MILLER CITY, Ill. (KFVS) - A Miller City, Illinois woman kept her restaurant open despite floodwaters rising for their 3rd annual Crawfish Boil event at the Horseshoe Bar & Grill on Saturday.
Sherry Pecord is the owner of the Horseshoe Bar & Grill in Alexander County. She said she was keeping their doors open to have this event despite the roads currently cutting her business off to traffic.
While customers couldn't drive on the roads to get to the event, they took a new path through a nearby field that took them to the restaurant instead.
Pecord said she was not going to let this flooding ruin this day like it has ruined so many other times in the recent past.
"I'm a little nervous about this situation, but like I said, as long as the field is dry then you can get down here," Pecord said in an interview earlier this week. "And if that is muddy for whatever reason, we're going to put a pontoon boat in. We'll pontoon them down here. Whatever we have to do. We're going to have it and not let this water stop us."

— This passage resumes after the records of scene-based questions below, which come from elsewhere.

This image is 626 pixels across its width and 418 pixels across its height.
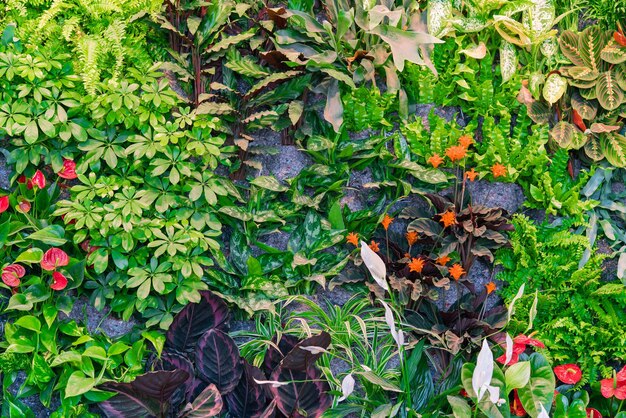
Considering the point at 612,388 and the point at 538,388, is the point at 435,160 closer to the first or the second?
the point at 538,388

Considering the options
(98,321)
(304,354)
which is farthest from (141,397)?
(304,354)

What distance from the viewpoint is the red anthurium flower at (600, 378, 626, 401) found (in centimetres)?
304

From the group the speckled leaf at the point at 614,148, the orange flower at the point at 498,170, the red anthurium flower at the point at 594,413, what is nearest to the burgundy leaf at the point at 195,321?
the orange flower at the point at 498,170

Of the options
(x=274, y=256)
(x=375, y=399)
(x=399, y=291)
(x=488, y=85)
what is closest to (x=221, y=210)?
(x=274, y=256)

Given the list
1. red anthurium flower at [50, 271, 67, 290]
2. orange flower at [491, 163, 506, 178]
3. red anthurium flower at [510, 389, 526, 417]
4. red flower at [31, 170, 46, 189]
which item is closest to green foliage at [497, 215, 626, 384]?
orange flower at [491, 163, 506, 178]

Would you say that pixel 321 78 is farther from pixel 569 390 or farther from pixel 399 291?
pixel 569 390

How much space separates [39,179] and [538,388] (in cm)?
247

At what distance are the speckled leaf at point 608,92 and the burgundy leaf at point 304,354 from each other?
1928 mm

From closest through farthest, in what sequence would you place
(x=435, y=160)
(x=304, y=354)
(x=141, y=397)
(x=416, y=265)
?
(x=141, y=397) < (x=304, y=354) < (x=416, y=265) < (x=435, y=160)

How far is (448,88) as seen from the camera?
11.6 feet

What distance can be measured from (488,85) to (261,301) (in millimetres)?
1632

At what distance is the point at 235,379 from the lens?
9.68ft

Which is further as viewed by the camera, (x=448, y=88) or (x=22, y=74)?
(x=448, y=88)

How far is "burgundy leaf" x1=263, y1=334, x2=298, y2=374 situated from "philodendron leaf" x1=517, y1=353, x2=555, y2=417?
1.04 m
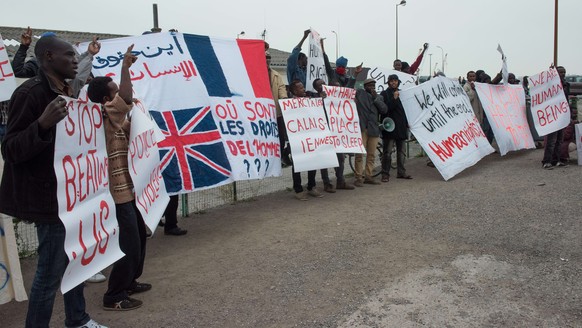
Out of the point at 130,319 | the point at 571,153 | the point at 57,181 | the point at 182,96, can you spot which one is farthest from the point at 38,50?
the point at 571,153

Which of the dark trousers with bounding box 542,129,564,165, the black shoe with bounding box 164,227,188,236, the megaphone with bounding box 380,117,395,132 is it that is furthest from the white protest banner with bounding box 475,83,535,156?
the black shoe with bounding box 164,227,188,236

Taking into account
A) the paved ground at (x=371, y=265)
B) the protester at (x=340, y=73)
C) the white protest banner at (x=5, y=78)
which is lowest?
the paved ground at (x=371, y=265)

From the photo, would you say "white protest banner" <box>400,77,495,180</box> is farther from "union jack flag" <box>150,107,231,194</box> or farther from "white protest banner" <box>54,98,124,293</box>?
"white protest banner" <box>54,98,124,293</box>

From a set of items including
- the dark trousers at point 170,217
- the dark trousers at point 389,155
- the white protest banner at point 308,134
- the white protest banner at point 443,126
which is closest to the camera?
the dark trousers at point 170,217

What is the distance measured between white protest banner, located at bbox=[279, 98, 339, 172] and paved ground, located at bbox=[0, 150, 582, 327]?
0.64 metres

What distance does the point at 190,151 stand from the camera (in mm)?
5641

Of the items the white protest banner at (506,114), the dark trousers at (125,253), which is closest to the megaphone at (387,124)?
the white protest banner at (506,114)

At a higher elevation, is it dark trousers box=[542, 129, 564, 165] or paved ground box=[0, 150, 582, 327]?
dark trousers box=[542, 129, 564, 165]

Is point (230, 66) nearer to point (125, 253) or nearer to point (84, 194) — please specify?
point (125, 253)

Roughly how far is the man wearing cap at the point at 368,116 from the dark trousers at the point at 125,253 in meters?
5.44

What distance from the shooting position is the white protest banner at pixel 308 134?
7047mm

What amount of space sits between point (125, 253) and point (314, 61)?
5486mm

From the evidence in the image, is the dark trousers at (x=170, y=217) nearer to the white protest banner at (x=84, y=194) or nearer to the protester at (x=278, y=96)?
the protester at (x=278, y=96)

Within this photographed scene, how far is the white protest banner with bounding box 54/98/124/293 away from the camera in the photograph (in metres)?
2.79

The Horseshoe Bar & Grill was closed a total of 23 days in the month of May Pecord said. So this event was a must for her and her crew to get some lost revenue back.
"This was huge today," Pecord stated. "We were closed for 23 days and bills still come in whether we're here or not. And, this was an expensive event to put on so the turnout is crucial."
Pecord said more than 60 people came out to the event which she called a major success. She thanks all who came out to have a good time and good food. She states it's the customers that help her feel secured with keeping her restaurant going here.
“As long as they’re supporting me, I’m going to be here and open whenever we possibly can,” Pecord said. “My husband worked the field over yesterday, the whole day. Took the tractor and smoothing it out, dragging the water out to make it accessible. The fact that everyone came down here to support us, they’ve always got my back so we’re not going anywhere. We’re going to stay.”
Pecord also lives in the area not too far from the restaurant. She lives across a field from where the Lens Small Levee broke during the 2016 record breaking Mississippi River flood.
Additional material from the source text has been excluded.